Data supplied below:
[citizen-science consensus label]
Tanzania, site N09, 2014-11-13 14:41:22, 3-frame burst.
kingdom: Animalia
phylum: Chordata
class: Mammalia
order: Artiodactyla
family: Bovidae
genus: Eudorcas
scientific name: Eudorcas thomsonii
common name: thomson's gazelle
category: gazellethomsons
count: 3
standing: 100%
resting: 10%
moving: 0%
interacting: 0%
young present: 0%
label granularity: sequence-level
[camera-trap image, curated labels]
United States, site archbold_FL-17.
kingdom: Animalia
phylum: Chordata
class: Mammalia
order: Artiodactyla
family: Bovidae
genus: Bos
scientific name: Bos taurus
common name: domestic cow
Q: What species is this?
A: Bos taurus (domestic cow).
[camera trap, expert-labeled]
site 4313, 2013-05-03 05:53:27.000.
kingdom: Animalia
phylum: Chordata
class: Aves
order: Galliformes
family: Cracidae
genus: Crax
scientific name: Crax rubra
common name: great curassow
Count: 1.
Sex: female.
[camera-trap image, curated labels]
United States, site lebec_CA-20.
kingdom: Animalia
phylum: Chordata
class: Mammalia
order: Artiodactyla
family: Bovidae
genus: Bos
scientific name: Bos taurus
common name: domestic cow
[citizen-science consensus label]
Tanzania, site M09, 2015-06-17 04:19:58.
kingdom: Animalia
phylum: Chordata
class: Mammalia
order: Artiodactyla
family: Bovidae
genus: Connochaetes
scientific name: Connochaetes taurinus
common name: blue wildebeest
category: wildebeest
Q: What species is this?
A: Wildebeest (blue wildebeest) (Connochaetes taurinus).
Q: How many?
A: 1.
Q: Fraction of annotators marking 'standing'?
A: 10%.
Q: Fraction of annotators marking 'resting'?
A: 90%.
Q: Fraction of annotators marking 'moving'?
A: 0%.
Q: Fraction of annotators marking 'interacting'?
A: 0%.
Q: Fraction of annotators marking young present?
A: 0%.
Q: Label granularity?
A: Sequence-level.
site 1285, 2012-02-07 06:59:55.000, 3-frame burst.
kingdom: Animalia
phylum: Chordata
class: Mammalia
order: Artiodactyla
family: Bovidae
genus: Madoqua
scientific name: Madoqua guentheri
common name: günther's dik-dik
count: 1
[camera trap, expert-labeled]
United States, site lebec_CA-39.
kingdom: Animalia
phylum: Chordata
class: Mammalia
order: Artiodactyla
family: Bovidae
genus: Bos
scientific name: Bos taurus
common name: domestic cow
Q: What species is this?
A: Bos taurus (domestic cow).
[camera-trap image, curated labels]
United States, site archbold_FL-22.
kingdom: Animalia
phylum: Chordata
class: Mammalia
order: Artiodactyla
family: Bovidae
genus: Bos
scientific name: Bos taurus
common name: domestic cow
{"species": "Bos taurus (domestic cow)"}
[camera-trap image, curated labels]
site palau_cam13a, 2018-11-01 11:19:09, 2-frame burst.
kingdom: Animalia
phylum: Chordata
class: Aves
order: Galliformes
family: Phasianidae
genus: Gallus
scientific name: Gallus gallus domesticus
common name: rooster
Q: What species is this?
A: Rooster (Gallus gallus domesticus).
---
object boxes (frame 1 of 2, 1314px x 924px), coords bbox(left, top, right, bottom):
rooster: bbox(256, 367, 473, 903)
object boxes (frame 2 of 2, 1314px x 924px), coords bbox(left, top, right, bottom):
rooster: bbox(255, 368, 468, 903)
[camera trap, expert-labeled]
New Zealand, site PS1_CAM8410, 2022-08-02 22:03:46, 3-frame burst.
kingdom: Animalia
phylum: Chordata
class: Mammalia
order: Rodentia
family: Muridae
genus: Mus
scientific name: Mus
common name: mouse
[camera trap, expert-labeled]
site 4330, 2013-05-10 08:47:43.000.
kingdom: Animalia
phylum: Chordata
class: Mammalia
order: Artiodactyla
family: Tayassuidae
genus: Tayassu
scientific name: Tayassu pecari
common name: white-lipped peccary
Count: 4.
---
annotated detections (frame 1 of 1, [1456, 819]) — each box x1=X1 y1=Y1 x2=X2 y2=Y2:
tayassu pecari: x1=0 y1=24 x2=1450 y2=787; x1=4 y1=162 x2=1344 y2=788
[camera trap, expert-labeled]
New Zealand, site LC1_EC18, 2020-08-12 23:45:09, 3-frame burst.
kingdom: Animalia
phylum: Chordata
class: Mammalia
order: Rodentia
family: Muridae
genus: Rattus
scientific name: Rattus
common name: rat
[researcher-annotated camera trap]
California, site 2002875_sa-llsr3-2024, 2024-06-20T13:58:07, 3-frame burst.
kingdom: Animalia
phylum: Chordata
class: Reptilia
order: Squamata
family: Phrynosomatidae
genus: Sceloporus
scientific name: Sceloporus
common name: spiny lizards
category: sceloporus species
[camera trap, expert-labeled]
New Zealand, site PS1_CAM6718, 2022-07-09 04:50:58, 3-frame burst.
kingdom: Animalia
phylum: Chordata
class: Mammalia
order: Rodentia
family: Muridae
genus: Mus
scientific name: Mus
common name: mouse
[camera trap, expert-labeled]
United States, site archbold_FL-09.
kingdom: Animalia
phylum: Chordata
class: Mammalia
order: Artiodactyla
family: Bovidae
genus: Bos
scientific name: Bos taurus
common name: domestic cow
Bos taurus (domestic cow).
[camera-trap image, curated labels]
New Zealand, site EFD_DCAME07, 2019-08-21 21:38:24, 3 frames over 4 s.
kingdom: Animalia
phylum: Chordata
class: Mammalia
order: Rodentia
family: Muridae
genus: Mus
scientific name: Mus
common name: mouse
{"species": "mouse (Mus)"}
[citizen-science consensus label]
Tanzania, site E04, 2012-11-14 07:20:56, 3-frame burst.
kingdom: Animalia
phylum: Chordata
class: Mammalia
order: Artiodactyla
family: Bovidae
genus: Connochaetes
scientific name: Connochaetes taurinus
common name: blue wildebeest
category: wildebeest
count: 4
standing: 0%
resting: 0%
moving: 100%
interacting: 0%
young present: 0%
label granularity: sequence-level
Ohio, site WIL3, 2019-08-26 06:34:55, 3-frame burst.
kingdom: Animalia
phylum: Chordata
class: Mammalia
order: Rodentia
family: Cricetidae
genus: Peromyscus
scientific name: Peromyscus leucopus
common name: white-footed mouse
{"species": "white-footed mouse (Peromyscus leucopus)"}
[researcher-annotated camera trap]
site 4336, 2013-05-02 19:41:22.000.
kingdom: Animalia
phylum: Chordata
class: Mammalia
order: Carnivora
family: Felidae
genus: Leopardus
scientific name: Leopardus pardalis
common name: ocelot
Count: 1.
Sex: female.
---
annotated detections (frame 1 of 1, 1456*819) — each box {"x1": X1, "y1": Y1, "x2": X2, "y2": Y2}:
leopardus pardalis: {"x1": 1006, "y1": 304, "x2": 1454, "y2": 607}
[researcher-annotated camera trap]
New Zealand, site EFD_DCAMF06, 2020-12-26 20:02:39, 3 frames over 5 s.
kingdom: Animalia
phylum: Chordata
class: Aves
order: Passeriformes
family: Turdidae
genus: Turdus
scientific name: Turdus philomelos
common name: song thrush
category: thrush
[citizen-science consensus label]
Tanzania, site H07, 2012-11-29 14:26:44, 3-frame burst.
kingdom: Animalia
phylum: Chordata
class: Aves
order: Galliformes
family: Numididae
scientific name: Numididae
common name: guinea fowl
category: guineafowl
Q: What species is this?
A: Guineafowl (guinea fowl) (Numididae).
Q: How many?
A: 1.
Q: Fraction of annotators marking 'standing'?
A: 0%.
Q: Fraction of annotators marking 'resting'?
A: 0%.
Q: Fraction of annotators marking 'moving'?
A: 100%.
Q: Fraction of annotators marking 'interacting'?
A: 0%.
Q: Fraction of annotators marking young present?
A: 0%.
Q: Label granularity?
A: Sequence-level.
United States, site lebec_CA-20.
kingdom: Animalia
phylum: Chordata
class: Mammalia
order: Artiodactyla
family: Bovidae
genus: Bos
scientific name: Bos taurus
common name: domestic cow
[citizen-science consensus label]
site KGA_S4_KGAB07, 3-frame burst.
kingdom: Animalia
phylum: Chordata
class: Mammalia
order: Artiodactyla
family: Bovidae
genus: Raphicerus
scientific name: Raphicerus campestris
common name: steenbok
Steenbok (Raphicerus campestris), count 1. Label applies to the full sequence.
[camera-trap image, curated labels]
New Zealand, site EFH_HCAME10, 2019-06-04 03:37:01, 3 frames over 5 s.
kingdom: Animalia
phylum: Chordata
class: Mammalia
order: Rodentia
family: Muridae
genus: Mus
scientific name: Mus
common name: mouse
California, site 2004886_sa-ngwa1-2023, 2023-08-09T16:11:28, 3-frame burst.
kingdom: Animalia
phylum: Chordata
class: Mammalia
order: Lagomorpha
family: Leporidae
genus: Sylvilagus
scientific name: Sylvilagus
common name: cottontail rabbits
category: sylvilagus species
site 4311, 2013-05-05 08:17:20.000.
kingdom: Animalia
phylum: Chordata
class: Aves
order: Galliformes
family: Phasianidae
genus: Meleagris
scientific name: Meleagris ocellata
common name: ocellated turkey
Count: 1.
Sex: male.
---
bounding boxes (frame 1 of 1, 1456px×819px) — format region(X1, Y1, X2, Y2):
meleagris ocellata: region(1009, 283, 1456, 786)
End of Data supplied.
## Required work
The answer must consist of each line from the entries that contains the string "resting".

## Exercise answer
resting: 10%
Q: Fraction of annotators marking 'resting'?
resting: 0%
Q: Fraction of annotators marking 'resting'?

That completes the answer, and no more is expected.